Given passage ▸
=-=-=-=-=

In the software world, a README.md is practically the default for project documentation on platforms like GitHub. It’s straightforward, version-controlled, and rendered nicely in browsers – a sweet spot of simplicity and functionality. The meme starts with README.md as the “lowest” brain tier (a dim blue X-ray brain) implying that this totally normal, sensible choice is somehow the least enlightened idea here. Then it humorously “upgrades” to README.txt (plain text) with a brighter brain. This reversal is intentionally ironic: plain text is actually more old-school than Markdown. By showing a more radiant brain for a .txt, the meme mocks the idea that someone might think dropping formatting is an enlightened move (“who needs Markdown, I’ll use vanilla text!”). It’s a playful jab at contrarian engineers who occasionally insist on ultra-minimalism.

=-=-=-=-=

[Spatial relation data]
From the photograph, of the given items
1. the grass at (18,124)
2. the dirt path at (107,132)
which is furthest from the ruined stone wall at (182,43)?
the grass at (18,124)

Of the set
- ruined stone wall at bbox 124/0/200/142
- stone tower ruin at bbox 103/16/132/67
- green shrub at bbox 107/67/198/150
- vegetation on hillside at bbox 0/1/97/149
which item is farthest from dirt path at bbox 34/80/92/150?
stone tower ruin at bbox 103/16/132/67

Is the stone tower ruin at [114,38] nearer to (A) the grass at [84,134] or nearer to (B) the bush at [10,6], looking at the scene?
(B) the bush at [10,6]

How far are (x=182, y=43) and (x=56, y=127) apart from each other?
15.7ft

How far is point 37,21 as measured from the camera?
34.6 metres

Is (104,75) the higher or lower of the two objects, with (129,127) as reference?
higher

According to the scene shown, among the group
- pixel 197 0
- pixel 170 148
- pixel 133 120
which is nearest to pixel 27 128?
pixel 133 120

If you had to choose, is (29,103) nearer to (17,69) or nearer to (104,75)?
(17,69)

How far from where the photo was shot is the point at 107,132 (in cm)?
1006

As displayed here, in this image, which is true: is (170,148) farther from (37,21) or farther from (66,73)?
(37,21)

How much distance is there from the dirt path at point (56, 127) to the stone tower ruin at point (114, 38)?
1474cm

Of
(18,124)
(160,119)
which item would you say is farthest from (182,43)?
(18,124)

=-=-=-=-=

Jobs ▸
**1.** In the README meme passage, which brain does the meme assign to README.md?
**2.** According to the README meme passage, is each of these statements true? (a) The meme shows README.txt with a brighter brain. (b) Plain text is newer than Markdown. (c) A README.md is not version-controlled.

Answers to the problems ▸
**1.** The "lowest" brain tier, a dim blue X-ray brain.

**2.**
(a) Yes: "Then it humorously “upgrades” to README.txt (plain text) with a brighter brain."
(b) No: "plain text is actually more old-school than Markdown."
(c) No: "It’s straightforward, version-controlled, and rendered nicely in browsers"